Se inclinó hacia la luz de la cama de Orne e interpuso un puño entre la luz y la pared verde de la cabecera de la cama.

—Mire esta pared.

—No puedo volver la cabeza ni un centímetro —le recordó Orne.

—Lo siento —Emolirdo apartó la mano—. Sólo hacía una sombra. Imagíneselo usted. Digamos que había seres inteligentes confinados en el plano de esta pared que podían ver la sombra de mi puño. ¿Podría, un genio que estuviera entre ellos, imaginar la configuración que producía aquella sombra, una sombra proyectada desde fuera de su dimensión?

—Esta es una pregunta muy antigua, pero también muy interesante —dijo Orne.

—¿Qué pasaría si uno de los seres del plano de la pared tuviera un dispositivo que se proyectara en nuestra dimensión? —preguntó Emolirdo—. Sería como los legendarios hombres ciegos que estudiaban el elefante. Su dispositivo le contestaría en términos que no encajarían en sus dimensiones. Tendría que hacer suposiciones sobre las formas nuevas, aceptar toda clase de postulados opcionales.

Debajo del vendaje, la piel del cuello de Orne empezaba a picarle de una manera enloquecedora. Resistió la tentación de hurgar allí con un dedo. Retazos del folclore de Chargon volvían a su memoria: los magos del bosque, los diminutos personajes eme concedían los deseos de un modo que hacía que aquellos que los habían solicitado se arrepintieran de haberlo hecho, la gruta donde los enfermos se curaban…
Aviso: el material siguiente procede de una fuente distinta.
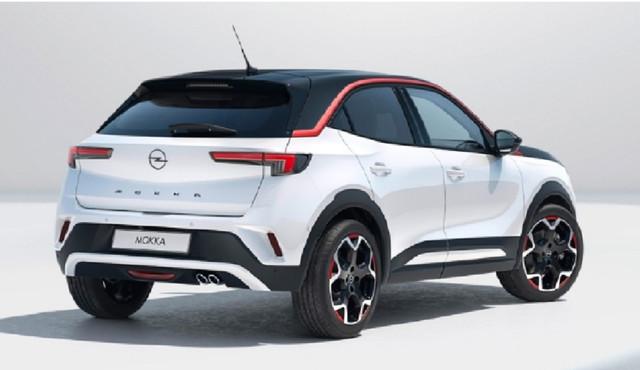 2020 - [Opel] Mokka II [P2QO] - Page 2 Screenshot-20200922-230933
El escozor de la cura rápida provocaba a su dedo casi de una manera irresistible. Buscó ansiosamente una píldora en la repisa de la cama y se la tragó esperando el alivio.

—Está pensando —dijo Emolirdo.

—Me han colocado un nuevo amplificador Psi en el cuello —comunicó Orne—. ¿Con qué propósito?

—Es un dispositivo mejorado para señalar la presencia de actividad Psi —respondió Emolirdo—. Detecta los campos Psi, la presencia de conformaciones focales. Amplifica las posibilidades latentes que usted tiene. Le proporciona una mayor capacidad para resistir mejor a las emociones Psi inducidas y, asimismo, para descubrir las motivaciones de otras personas mediante la lectura de sus emociones. Le permitirá conocer los peligros que acechan a su persona, aunque estén lejanos en el tiempo; es la presciencia, si es que prefiere llamarla así. Le doy algunos pases parahipnóticos para que pueda comprender mejor estos efectos.

Orne notó un hormigueo en el cuello y una sensación de vacío en el estómago que no se relacionaba con el hambre. ¿Peligro, acaso?

—Reconocerá usted la sensación presciente —dijo Emolirdo—. La notará como una especie peculiar de miedo, tal vez la confundirá con la de hambre. Sentirá una falta de algo, quizá dentro de usted o en el aire que respire. Es una señal muy fiable de peligro.

Orne notó la sensación de vacío en el estómago. Su piel estaba fría y húmeda a causa del sudor. El aire de la habitación le parecía viciado. Quería rechazar las sensaciones y la sugestiva conversación de Emolirdo, pero quedaba un hecho llamado Stetson. Nadie, en todo el I-A, podía ser más escéptico que él, pero Stet le había ordenado que siguiera adelante con todo aquello.

Había, además, el asunto del transceptor que había querido que se fuese lejos de su carne.

—Está algo pálido —dijo Emolirdo.

Orne consiguió sonreír ligeramente.

—Creo que ahora percibo el aviso presciente.

—Ahhh. Describa sus sensaciones.

Orne obedeció.

—Es raro que esto suceda tan pronto —dijo Emolirdo—. ¿Puede identificar el origen de este peligro?

—Usted —respondió Orne—. Y Amel.

Emolirdo se tiró de los labios.

—Podría ser que la misma enseñanza del Psi sea peligrosa para usted. Esto es extraño. Especialmente si resulta ser usted un foco Psi.